The US political system that has enabled this corruption has lost nearly all legitimacy. You can be sure that the establishment knows this. In response, the power elite is establishing new laws that anticipate the need to clamp down on domestic dissent in the future. That impending need is summed up in the last segment of the film Iraq for Sale in which a relative of a former Blackwater employee says:
You know, I love my Country.I stand behind it. I'm concerned now in a way that I've probably never been concerned before, because I don't like what I'm seeing. America has become a powder keg I think, and it's just waiting for a match.

Michael Moore explains that the French people actually exercise democracy because they are well organized. He observes a difference in our countries; in the US, the people are afraid of their government. In France, the government is afraid of the people. [2]

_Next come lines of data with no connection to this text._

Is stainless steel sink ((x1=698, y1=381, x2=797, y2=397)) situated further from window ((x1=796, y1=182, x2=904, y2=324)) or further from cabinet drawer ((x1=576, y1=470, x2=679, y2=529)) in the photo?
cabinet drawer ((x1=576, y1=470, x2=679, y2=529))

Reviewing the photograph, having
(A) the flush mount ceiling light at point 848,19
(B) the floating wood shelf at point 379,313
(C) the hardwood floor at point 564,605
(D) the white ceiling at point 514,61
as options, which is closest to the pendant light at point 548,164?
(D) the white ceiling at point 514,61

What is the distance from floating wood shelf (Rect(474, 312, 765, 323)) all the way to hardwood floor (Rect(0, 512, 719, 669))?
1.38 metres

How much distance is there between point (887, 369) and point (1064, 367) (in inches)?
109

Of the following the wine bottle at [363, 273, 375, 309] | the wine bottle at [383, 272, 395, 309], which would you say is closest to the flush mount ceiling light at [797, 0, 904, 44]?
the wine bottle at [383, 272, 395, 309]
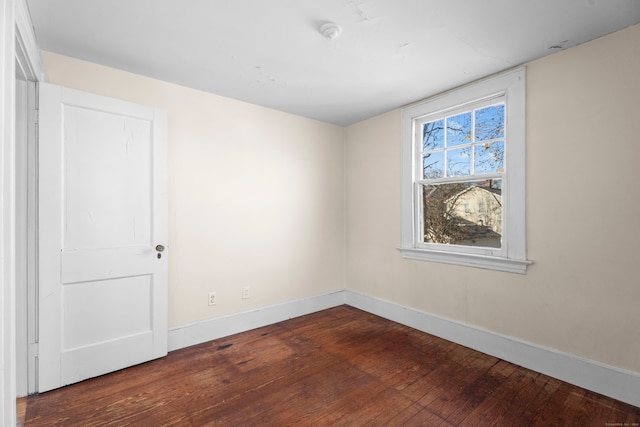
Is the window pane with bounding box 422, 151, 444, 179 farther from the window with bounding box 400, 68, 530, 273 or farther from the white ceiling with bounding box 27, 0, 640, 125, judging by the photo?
the white ceiling with bounding box 27, 0, 640, 125

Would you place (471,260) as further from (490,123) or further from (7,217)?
(7,217)

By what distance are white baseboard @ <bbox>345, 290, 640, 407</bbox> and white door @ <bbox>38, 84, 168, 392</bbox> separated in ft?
8.05

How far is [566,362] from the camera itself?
2.17m

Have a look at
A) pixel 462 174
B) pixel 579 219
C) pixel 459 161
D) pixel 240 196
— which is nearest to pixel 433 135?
pixel 459 161

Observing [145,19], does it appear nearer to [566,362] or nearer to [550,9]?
[550,9]

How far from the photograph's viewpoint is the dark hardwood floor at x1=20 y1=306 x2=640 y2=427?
1.81 meters

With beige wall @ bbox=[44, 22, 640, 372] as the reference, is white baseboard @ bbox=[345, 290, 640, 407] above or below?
below

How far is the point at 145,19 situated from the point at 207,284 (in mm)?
2154

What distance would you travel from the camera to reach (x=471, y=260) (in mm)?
2740

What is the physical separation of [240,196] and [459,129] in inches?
89.9

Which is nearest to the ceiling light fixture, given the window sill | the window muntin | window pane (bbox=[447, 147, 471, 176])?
the window muntin

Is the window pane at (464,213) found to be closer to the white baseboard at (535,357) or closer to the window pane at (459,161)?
the window pane at (459,161)

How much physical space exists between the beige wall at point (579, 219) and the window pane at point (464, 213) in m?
0.28

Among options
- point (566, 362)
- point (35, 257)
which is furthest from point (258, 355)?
point (566, 362)
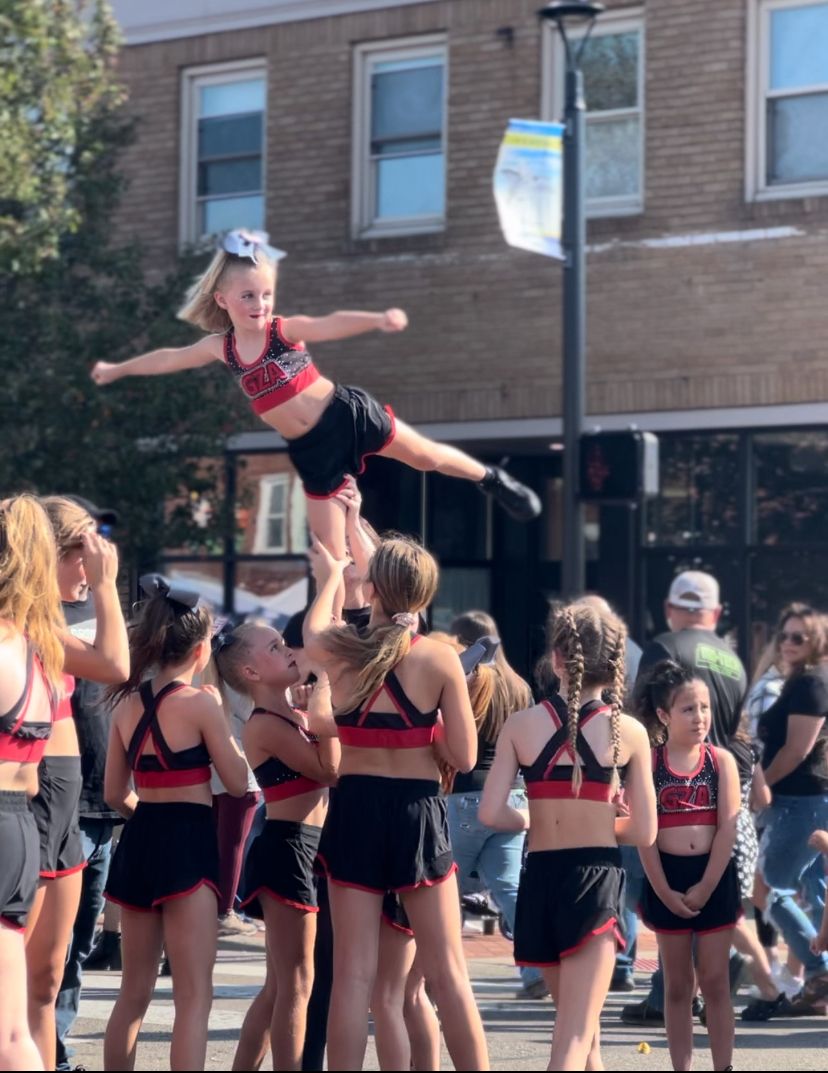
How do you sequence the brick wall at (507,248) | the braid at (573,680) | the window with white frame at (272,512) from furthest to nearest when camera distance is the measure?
the window with white frame at (272,512) < the brick wall at (507,248) < the braid at (573,680)

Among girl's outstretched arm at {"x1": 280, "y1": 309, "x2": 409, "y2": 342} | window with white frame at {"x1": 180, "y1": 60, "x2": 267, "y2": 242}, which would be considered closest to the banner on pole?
window with white frame at {"x1": 180, "y1": 60, "x2": 267, "y2": 242}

The people who have the money, the people making the profit, have a lot of power and a lot of money, and a lot of influence. And, so I think it will really take something big, a big movement here in the United States

The myth of the US democracy is being exposed as a fraud.

How many years can some people exist
Before they're allowed to be free
How many times can a man turn his head
And pretend that he just doesn't see
The answer, my friend, is blowing in the wind
The answer is blowing in the wind

- Joan Baez

People now "see" and are grappling with what to do about the fact that American Revolution replaced the British aristocracy with an American aristocracy. The answer lies in one word, "organize."

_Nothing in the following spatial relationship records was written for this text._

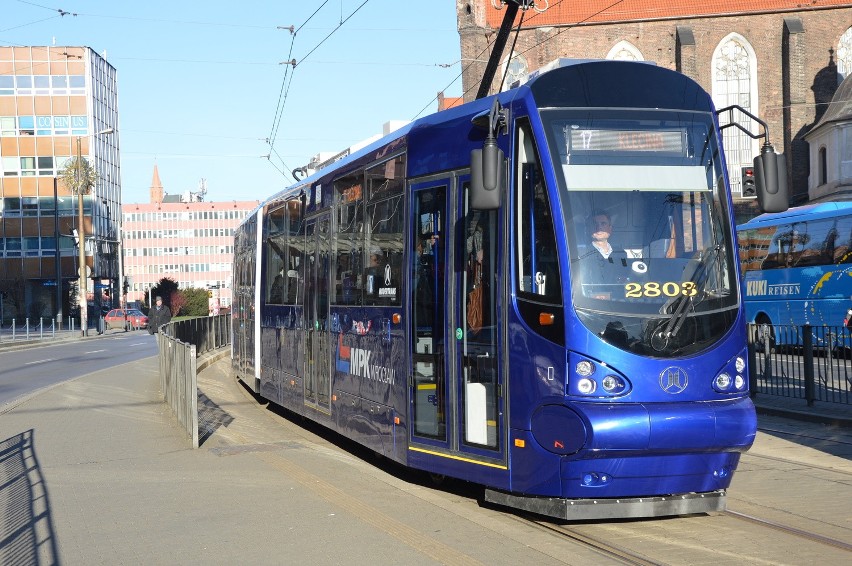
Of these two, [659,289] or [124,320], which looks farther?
[124,320]

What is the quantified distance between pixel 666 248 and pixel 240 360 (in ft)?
47.2

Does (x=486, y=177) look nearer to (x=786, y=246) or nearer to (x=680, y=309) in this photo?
(x=680, y=309)

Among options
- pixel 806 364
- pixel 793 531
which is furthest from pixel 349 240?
pixel 806 364

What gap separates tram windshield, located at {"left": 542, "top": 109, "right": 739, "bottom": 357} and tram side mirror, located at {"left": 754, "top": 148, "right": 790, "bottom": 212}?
313 mm

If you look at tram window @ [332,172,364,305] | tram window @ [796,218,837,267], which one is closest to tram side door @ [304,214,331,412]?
tram window @ [332,172,364,305]

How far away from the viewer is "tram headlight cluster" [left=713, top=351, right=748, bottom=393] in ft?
26.3

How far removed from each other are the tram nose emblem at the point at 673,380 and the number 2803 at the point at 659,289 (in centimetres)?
56

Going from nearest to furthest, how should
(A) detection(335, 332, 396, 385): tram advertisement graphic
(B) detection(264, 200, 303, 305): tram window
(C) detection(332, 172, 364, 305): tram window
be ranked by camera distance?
(A) detection(335, 332, 396, 385): tram advertisement graphic → (C) detection(332, 172, 364, 305): tram window → (B) detection(264, 200, 303, 305): tram window

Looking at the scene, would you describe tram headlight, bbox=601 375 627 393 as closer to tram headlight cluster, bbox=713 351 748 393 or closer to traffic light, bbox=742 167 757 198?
tram headlight cluster, bbox=713 351 748 393

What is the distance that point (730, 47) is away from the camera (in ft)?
192

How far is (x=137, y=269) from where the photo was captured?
158m

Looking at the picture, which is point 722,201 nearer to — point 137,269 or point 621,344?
point 621,344

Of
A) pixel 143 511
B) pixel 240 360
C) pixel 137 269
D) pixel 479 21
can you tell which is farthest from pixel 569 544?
pixel 137 269

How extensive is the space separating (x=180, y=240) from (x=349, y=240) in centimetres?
15197
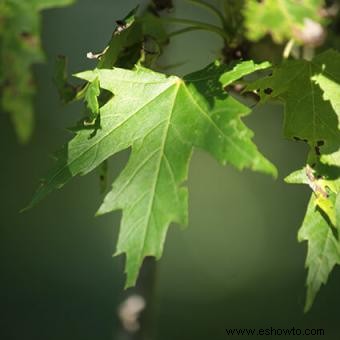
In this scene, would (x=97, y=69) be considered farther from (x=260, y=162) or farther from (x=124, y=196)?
(x=260, y=162)

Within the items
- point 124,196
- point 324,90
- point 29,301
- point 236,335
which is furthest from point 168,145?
point 29,301

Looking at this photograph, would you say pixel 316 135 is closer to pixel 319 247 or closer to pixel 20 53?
pixel 319 247

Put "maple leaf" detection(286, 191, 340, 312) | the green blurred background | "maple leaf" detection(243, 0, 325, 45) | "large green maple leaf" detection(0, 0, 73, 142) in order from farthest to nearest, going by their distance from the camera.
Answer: the green blurred background
"large green maple leaf" detection(0, 0, 73, 142)
"maple leaf" detection(286, 191, 340, 312)
"maple leaf" detection(243, 0, 325, 45)

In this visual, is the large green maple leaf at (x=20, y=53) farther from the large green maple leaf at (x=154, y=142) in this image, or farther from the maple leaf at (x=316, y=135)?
the maple leaf at (x=316, y=135)

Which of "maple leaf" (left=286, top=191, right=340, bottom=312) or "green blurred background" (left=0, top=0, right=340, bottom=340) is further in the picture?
"green blurred background" (left=0, top=0, right=340, bottom=340)

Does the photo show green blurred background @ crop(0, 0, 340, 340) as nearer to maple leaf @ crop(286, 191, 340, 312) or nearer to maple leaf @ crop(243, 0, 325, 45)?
maple leaf @ crop(286, 191, 340, 312)

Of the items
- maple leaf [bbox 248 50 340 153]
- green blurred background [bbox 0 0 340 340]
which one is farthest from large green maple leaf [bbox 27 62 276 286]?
green blurred background [bbox 0 0 340 340]

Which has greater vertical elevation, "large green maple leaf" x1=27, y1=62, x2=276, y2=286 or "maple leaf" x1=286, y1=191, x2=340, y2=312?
"large green maple leaf" x1=27, y1=62, x2=276, y2=286
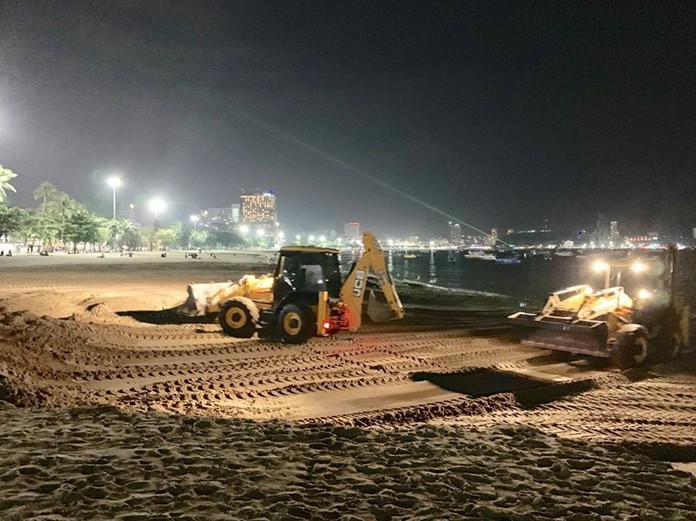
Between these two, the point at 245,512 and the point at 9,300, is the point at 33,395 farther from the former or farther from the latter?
the point at 9,300

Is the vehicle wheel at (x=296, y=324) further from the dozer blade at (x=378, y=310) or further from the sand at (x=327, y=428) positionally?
the dozer blade at (x=378, y=310)

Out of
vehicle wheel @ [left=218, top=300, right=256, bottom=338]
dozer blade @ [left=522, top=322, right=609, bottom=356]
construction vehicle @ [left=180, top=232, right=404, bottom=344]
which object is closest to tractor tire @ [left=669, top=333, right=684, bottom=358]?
dozer blade @ [left=522, top=322, right=609, bottom=356]

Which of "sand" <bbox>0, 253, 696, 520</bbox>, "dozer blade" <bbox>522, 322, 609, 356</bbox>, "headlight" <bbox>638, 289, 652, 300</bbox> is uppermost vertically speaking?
"headlight" <bbox>638, 289, 652, 300</bbox>

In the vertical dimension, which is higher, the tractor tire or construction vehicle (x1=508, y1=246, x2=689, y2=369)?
construction vehicle (x1=508, y1=246, x2=689, y2=369)

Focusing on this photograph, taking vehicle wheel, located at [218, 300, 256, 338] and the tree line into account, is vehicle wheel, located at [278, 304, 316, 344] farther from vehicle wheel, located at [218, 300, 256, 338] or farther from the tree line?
the tree line

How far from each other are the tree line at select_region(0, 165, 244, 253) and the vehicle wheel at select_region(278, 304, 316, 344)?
5384 cm

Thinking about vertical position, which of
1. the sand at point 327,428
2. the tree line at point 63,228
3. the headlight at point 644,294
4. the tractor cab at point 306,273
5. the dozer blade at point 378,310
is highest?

Click Here for an "Action Guide" associated with Greenwald's film and links to organizations working for positive change. An "action" example of many is provided immediately below:

Take Action (Just one Example):

Army investigations implicated employees from Titan and CACI in the abuses of Iraqi detainees at the Abu Ghraib prison near Baghdad. To date, only one civilian contractor has faced charges. Write to the U.S. Department of Justice to act immediately to investigate and prosecute all cases of human rights abuses by civilian and corporate actors operating with seeming impunity in the “war on terror”. You can also write to the companies, like Titan, to express your concern over their human rights policies and practices. For both actions, go to Amnesty USA Action.

Sources:

1. Iraq for Sale: The War Profiteers, by Robert Greenwald.

2. PBS "NOW" with David Brancaccio, Michael Moore, on French vs Americans, June 29, 2007.